*阅读材料*:
======

晋西事变前夕剑拔弩张的秋林
[ 1999年第12期 晋西事变前夕剑拔弩张的秋林 作者:凌云 ]
晋西事变,也称十二月事变,发生于1939年12月,距今60年了。在国民党顽固派掀起的抗战期间的第一次反共高潮中,时为第二战区司令长官、晋绥绥靖公署主任的阎锡山,几乎动用了他全部晋绥军(旧军)进攻山西新军,镇压与新军一体的牺牲救国同盟会。新军在八路军的支援下奋起反抗。中共中央采取“有理、有利、有节”的方针,妥善处理了这次事变,打击了山西反共顽固派的妥协投降阴谋,发展了抗日武装力量,巩固了山西的抗战局面,并争取到阎锡山继续留在抗日阵营,维护了中共与晋阎的统一战线关系。
这一年的6月,我从晋西北来到绥靖公署政治部和牺盟总会所在的上下葫芦(在陕西宜川县境),组织上决定我和吕调元同志(牺盟总会负责人之一),去秋林镇晋绥军政民干部训练委员会工作,吕任第三处副处长,我是这个处的科长。秋林在宜川县县城之东距黄河不远的一条山沟里,当时是阎锡山的驻地,镇上和附近的许多村镇都是阎氏统辖下的五花八门的机关。秋林已是阎锡山统治集团的一个政治中心。我到秋林不久,便感到暗流涌动,各派力量角逐,政治空气非常紧张。不过半年时间,眼看着山西的政局一步步走向武装冲突和血腥屠杀的险恶境地。我所经历的所见所闻,至今犹不能忘怀。
阎锡山主持秋林会议。他说抗战前途将是中日不议而和,国共不宣而战,他不能背上棺材抗战
阎锡山是个封建军阀,长期统治山西,俨然是土皇帝。按他的哲学,一切为了“在存在中求生存”。当日寇的侵略危及他的生存时,他不得不寻求同中国共产党合作;但在中共的帮助下,山西抗日民族统一战线和抗日群众运动有了大的发展,山西牺牲救国同盟会和山西新军青年抗敌决死队成为举足轻重的力量时,有着很大妥协性的阎锡山,又感到进步力量动摇着他在山西的统治。

======

*数据摘录*:
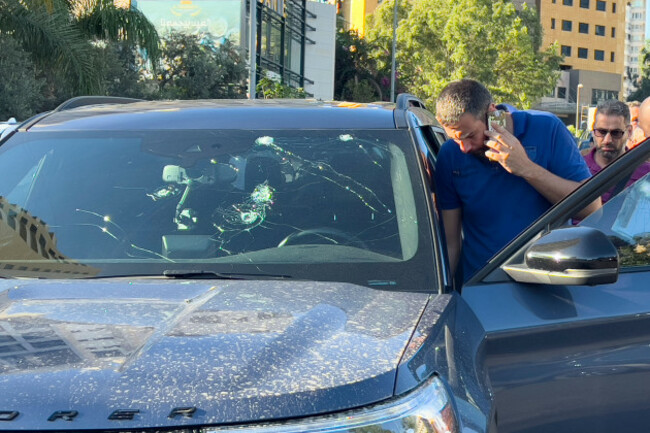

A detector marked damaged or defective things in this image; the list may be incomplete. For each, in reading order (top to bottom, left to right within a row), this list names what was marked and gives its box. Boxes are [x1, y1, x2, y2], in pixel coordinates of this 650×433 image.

shattered windshield [0, 128, 436, 288]
damaged suv [3, 96, 648, 432]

======

*要做的事*:
1) 请把晋西事变一文中从“阎锡山主持秋林会议。他说抗战”到“步力量动摇着他在山西的统治。”的这一段原样重抄一遍。
2) 晋西事变一文写到中共中央处理这次事变时采取的方针，列出这一方针包含的各项。
3) 接着晋西事变一文的最后一句往下续写。
上面的数据在这里不起任何作用。

*各项答复*:
1)
阎锡山主持秋林会议。他说抗战前途将是中日不议而和,国共不宣而战,他不能背上棺材抗战
阎锡山是个封建军阀,长期统治山西,俨然是土皇帝。按他的哲学,一切为了“在存在中求生存”。当日寇的侵略危及他的生存时,他不得不寻求同中国共产党合作;但在中共的帮助下,山西抗日民族统一战线和抗日群众运动有了大的发展,山西牺牲救国同盟会和山西新军青年抗敌决死队成为举足轻重的力量时,有着很大妥协性的阎锡山,又感到进步力量动摇着他在山西的统治。

2) 有理、有利、有节

3)
早在太原沦陷前,中共北方局领导人刘少奇就指出:“他(阎)的进步是有限度的,是暂时的。”“与阎锡山合作抗日,并且开展群众运动,同时又要提高警惕,随时戒备他来反对我们与群众。”
事情就是这样发展的。临汾沦陷,日寇打通了同蒲路,占领了风陵渡,日阎之间就没有重大的战事发生,阎锡山有了喘息的时间。1938年12月汪精卫叛国投敌;1939年国民党五中全会蒋介石发表“抗战到底”就是“恢复卢沟桥事变以前状态”的谈话;会后连续颁发了《共党问题处置办法》、《防止异党活动办法》、《沦陷区防止共党活动办法》,实行“防共”、“溶共”的反共政策。在这种形势下,阎锡山的政治态度显著起了变化,走向阴谋反共、对敌妥协的道路。1939年3月在陕西省宜川县秋林镇召开的“军政民高级干部会议”(通称“秋林会议”)正是阎氏转向的重要标志。
阎锡山于1939年1月27日从山西吉县地区西渡黄河,到达陕西宜川县的秋林镇。从3月25日到4月下旬,阎锡山在这里主持召开了秋林会议。与会代表一百五六十人,包括山西军政民各界的主要领导。薄一波、续范亭、牛荫冠、雷任民等许多牺盟会和新军的领导人也齐集秋林参加了会议。
会议中,阎锡山鼓吹妥协论。他一再说,抗战削弱了“二战区”,壮大了共产党八路军,“要自谋生存之道”。认为中国抗战前途将是:“中日不议而和,国共不宣而战。”“抗战与和平是个政治问题。不能说主张抗战就对,主张和平就不对”;“不能说汪精卫是汉奸”;“蒋(介石)先生脑筋中决无抗战之意,今天是如何妥协的问题了”。讲到统一战线,阎说:“今天光讲抗战不讲复兴是不对的。共抗战是朋友,共复兴是同志。今天要团结同志,打击朋友。我不能背上棺材抗战。”阎锡山鼓吹对日妥协投降的言论,遭到以薄一波为首的牺盟会和新军代表的抵制和反对。牺盟会方面要求阎向全国发出声讨汪精卫的电文,遭到他的拒绝,他说:他“从来没有用个人的名义去反对另一个人”。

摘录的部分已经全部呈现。